The Perfect Guide To Leasing A Car

By Karen Peterson


Being a smart buyer when choosing what to purchase is critical. Every year, the cost of commodities increase because of inflation. The same applies for rent or mortgage. Of course, there's also the need to have transportation when you travel to and from work, school, or home. If you want an idea on how to save money, then read this guide to leasing a car.

Buying a new car is generally more expensive than leasing one. Of course, the car must be returned to the lessor, normally a bank or dealership, once the term ends. However, if you're thinking of purchasing a new car in the next few years, it shouldn't be a problem since car leases just last two to three years.

Banks and companies offering leases often require low down payment and monthly rates. Plus, you end up getting a new car for fewer money that you would have otherwise paid for. In addition, due to the short time you have the vehicle in your possession, you won't have to spend much money in maintenance, since you end up returning the leased vehicle before any major tune-ups or maintenance requirements are needed.

A leased car is a good choice if you want to keep up with the trend in new cars. At the end of your term, you simply drop off the car and get the next one on lease. Of course, this assumes that the previously leased vehicle doesn't have any damages or excess mileages that would incur extra charges. Still, in the long run, it should still be cheaper than managing and owning a couple of cars.

Before signing the lease contract, look at the allowable miles and any charges for over-mileage. Your lessor will indicate a limit per year, which should be 12,000 to 15,000 miles. Going beyond that will cost you per additional mile, which may be expensive once totaled.

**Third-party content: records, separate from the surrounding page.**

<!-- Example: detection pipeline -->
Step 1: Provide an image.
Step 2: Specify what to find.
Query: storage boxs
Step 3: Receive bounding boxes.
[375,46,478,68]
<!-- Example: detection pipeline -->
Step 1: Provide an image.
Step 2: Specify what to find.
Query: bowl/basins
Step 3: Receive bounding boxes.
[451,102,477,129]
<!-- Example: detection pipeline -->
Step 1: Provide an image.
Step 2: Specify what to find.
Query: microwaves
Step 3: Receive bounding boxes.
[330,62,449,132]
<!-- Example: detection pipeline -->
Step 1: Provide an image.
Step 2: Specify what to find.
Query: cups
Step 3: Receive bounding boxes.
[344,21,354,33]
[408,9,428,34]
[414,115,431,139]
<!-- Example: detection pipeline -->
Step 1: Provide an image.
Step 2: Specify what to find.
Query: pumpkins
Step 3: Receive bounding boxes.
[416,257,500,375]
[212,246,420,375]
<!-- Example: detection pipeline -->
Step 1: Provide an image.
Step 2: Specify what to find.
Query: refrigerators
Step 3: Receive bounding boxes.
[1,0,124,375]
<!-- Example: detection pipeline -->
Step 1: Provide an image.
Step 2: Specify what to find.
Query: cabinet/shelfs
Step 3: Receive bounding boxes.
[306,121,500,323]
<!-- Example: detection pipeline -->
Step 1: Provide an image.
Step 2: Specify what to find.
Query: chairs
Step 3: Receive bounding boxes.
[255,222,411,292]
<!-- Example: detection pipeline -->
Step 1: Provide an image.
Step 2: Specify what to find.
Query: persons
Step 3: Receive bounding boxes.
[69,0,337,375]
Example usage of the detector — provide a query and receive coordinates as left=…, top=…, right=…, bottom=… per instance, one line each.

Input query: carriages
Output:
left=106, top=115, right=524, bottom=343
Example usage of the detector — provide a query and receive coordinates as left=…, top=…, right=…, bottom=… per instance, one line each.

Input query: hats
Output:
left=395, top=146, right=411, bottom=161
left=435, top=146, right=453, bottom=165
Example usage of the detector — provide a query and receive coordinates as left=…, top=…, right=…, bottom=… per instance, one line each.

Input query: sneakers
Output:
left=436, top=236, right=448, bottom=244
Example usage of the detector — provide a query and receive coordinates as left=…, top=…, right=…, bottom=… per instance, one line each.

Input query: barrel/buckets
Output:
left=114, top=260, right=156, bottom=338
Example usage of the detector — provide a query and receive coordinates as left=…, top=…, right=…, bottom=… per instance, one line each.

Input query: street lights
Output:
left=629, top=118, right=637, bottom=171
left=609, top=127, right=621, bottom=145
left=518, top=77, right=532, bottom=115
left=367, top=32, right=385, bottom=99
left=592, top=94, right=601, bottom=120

If you know that you'll definitely go beyond the limit, add additional miles to your contract. At the end of the year, it should still be cheaper than any over-mileage fee. Take note, though, that if you end up liking the car and decide to buy it after your lease, then there's no need to pay over-mileage charges.

You should also take note of the cost of residual percentage, which refers to the residual value of the car once the lease is up. If this value, usually listed as a percentage, is high, that means that the amount of depreciation you have to pay is lower, which translates to lower monthly payments. One other value to take note of is the residual amount, which is the amount that you still need to pay in case you decide to purchase the car once the term ends.

Once you feel confident that you want a leased car, the next step is to shop for one. Online research is the quickest way to find the best lease deals. There are websites that collate and compare different offerings, or you can visit the website of your car maker of choice. Leased deals from car makers and usually less expensive than dealerships.

If your goal is the find the best deal, don't put focus on the cheapest car in the lot. Remember two important factors - which one has the least expensive out-of-pocket requirement, and which one has the cheapest monthly payment. As you start asking for quotes, don't limit yourself to one. Request for quotes from various options, and ask that the quote they provide contain registration, taxes, and any additional fees.